En relisant la 3ème édition de l’ouvrage de Philip Kotler et Gary Armstrong, Marketing an Introduction (1987,1993), on s’aperçoit que le chapitre 4, intitulé Marketing Research Information Systems, est entièrement consacré à l’activité de planification, recherche, exploitation, diffusion de l’information. Les termes employés (marketing intelligence, assessing information needs, getting information from recruits and competitors’ employees, intelligence gathering, etc.) laissent une impression d’antériorité troublante. Parmi les objectifs du chapitre, relevons par exemple : “Explain the importance of information to the company”, “Identify the different kinds of information a company might use”, ou bien encore « Compare the advantages and disadvantages of various methods of collecting information”.

La question des origines

La question se pose donc : l’intelligence économique serait-elle une reformulation de l’intelligence marketing, ou bien les deux concepts seraient-ils une émanation parallèle et simultanée, dont l’origine remonterait (aux Etats-Unis évidemment) à l’application de certains concepts du renseignement militaire ? Cette découverte archéologique (1993 est déjà l’Antiquité de la société de l’information), remet-elle par ailleurs en question certaines paternités revendiquées ici et là, ou pire la légitimité des concepts?

Le pragmatisme anglo-saxon

L’édition 2007 en français de l’ouvrage de Kotler et Armstrong, consacre toujours son chapitre 4 à l’intelligence marketing, sous le titre « Etudes marketing », qui définit une approche méthodologique de collecte et traitement d’information conduisant aux études de marché. Le marketing anglo-saxon a ainsi développé des méthodes de traitement et d’analyse des données, démontrant une approche centrée sur l’analyse d’informations disponibles (étude de marché), à vocation décisionnelle, que l’on retrouve également dans la culture américaine du renseignement. En ciblant ses objectifs (les consommateurs) et en s’intégrant dans une fonction reconnue de l’entreprise, l’intelligence marketing apparaît clairement comme un outil stratégique et opérationnel au service des décideurs. De manière très pragmatique, l’IM est enseignée dès la première année dans les business school et s’intègrent naturellement et sans bruit dans la culture d’entreprise.

Naissance en eau trouble

De son côté, l’IE et dans une moindre mesure la « competitive intelligence », se sont développées en laissant l’impression troublante d’une tentative de greffe directe des méthodes de renseignement sur la culture managériale des entreprises.

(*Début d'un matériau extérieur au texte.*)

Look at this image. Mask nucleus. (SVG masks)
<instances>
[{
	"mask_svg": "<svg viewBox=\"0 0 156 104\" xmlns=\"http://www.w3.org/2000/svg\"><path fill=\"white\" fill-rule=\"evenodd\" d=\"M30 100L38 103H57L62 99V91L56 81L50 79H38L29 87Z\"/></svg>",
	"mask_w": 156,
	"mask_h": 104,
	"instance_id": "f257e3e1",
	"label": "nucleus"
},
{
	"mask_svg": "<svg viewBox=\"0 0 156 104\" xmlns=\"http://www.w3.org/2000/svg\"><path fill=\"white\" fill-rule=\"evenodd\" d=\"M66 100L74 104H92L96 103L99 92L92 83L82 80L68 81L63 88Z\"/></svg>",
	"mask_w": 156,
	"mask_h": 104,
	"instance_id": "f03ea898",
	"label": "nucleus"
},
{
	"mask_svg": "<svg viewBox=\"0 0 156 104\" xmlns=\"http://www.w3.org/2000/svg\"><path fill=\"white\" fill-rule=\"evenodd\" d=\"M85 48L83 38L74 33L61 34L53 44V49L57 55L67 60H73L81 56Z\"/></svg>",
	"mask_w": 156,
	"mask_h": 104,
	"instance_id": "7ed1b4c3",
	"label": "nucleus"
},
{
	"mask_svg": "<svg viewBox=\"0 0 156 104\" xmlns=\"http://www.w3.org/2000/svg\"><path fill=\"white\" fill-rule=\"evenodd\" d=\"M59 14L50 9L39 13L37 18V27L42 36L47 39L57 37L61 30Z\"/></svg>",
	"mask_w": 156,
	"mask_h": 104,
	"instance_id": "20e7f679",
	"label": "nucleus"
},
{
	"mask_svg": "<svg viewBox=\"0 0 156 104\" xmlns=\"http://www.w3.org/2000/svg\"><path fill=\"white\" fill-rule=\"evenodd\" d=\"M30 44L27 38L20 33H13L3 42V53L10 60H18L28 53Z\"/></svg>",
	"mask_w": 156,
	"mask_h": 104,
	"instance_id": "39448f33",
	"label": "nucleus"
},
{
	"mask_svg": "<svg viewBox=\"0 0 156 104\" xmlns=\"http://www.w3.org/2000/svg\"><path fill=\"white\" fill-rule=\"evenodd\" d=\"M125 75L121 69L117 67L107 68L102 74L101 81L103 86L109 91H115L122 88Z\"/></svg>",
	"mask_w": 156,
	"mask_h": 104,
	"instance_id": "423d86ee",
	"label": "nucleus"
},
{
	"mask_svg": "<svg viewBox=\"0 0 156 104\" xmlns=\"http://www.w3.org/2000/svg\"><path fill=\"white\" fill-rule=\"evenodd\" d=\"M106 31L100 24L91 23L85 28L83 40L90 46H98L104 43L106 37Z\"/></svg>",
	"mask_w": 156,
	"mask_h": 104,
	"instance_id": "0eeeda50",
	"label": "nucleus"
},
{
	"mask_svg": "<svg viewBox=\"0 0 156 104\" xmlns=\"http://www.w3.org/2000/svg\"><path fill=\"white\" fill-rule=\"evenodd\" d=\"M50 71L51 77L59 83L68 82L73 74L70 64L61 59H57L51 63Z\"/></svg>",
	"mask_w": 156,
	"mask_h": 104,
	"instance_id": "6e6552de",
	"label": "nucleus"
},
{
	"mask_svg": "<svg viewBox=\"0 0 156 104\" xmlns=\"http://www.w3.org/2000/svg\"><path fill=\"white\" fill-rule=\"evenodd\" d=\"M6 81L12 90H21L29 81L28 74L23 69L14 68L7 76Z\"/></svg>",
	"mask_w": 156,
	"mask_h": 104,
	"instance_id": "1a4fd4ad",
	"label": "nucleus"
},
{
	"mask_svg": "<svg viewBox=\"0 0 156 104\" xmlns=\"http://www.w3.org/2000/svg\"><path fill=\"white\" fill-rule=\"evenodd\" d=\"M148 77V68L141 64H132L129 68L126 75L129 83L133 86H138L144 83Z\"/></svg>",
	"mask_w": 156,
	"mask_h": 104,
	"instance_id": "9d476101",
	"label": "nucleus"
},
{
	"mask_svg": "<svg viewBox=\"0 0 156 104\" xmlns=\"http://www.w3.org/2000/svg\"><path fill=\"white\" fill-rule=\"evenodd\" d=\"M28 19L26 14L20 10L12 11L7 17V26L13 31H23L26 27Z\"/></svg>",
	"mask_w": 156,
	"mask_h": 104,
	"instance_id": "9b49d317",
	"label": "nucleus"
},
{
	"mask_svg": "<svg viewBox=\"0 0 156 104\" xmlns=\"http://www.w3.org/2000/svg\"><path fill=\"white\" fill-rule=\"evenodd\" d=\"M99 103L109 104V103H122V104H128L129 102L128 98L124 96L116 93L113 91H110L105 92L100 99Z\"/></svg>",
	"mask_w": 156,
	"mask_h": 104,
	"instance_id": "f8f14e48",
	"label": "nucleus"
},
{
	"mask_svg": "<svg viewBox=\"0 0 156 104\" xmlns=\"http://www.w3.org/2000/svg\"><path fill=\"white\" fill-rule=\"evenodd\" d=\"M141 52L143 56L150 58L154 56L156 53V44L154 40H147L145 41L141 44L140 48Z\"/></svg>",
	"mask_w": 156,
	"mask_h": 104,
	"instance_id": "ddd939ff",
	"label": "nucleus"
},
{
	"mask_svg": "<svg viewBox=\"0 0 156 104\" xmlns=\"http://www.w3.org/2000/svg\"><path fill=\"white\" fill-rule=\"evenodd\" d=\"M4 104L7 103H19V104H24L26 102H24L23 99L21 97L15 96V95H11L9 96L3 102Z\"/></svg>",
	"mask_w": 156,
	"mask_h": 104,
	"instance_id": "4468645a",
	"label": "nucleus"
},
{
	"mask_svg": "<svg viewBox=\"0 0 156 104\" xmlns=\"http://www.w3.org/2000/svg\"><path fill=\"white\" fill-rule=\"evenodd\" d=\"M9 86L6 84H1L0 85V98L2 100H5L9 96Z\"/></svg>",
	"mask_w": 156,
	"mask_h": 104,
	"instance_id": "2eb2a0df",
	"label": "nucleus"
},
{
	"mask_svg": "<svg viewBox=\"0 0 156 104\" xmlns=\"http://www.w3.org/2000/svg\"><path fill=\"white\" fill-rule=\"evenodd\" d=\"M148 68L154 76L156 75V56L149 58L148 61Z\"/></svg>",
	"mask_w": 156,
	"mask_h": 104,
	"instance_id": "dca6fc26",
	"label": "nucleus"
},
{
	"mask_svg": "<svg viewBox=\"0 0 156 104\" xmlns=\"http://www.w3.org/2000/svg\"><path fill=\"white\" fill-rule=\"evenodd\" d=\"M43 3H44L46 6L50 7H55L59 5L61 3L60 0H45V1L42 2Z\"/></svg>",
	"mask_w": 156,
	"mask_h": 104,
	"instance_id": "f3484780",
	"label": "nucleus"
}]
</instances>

Précisons d’emblée qu’à la lecture d’un Léonard Fuld (The New Competitor Intelligence, John Wiley & Sons Inc, 1995), ou de Fleisher et Bensoussan (Business and Competitive Analysis, FT Press, 2007), on reste néanmoins impressionné par le réalisme de l’approche business du CI américain.

A l’instar des anciens de la CIA reconvertis à la CI à la fin de la guerre froide, tout laisse à penser que l’IE aurait été introduite dans la société civile française par des jeunes retraités du renseignement militaire, dont le meilleur exemple est celui du général Pichot-Duclos. En 1993, quittant le service actif après avoir commandé l’Ecole Interarmées du Renseignement et des Etudes Linguistiques, il intégra Intelco où il introduisit le cycle du renseignement, méthodologie alors enseignée dans le renseignement militaire (source : entretien avec Nicolas Moinet). Il publia cette même année un article dans la Revue de Défense nationale, intitulé « L’intelligence économique », arme de l’après-guerre (RDN, N°12, 1993), dans lequel apparaissait ce cycle. Le cycle avait certes déjà été présenté de manière très complète par Maurice Faivre en 1991, dans un article publié dans Stratégique (Le renseignement militaire dans la guerre du Golfe, n°51/52, FEDN, 3è-4è trimestre 1991, pp373-402), mais seulement dans son contexte d’origine, le renseignement.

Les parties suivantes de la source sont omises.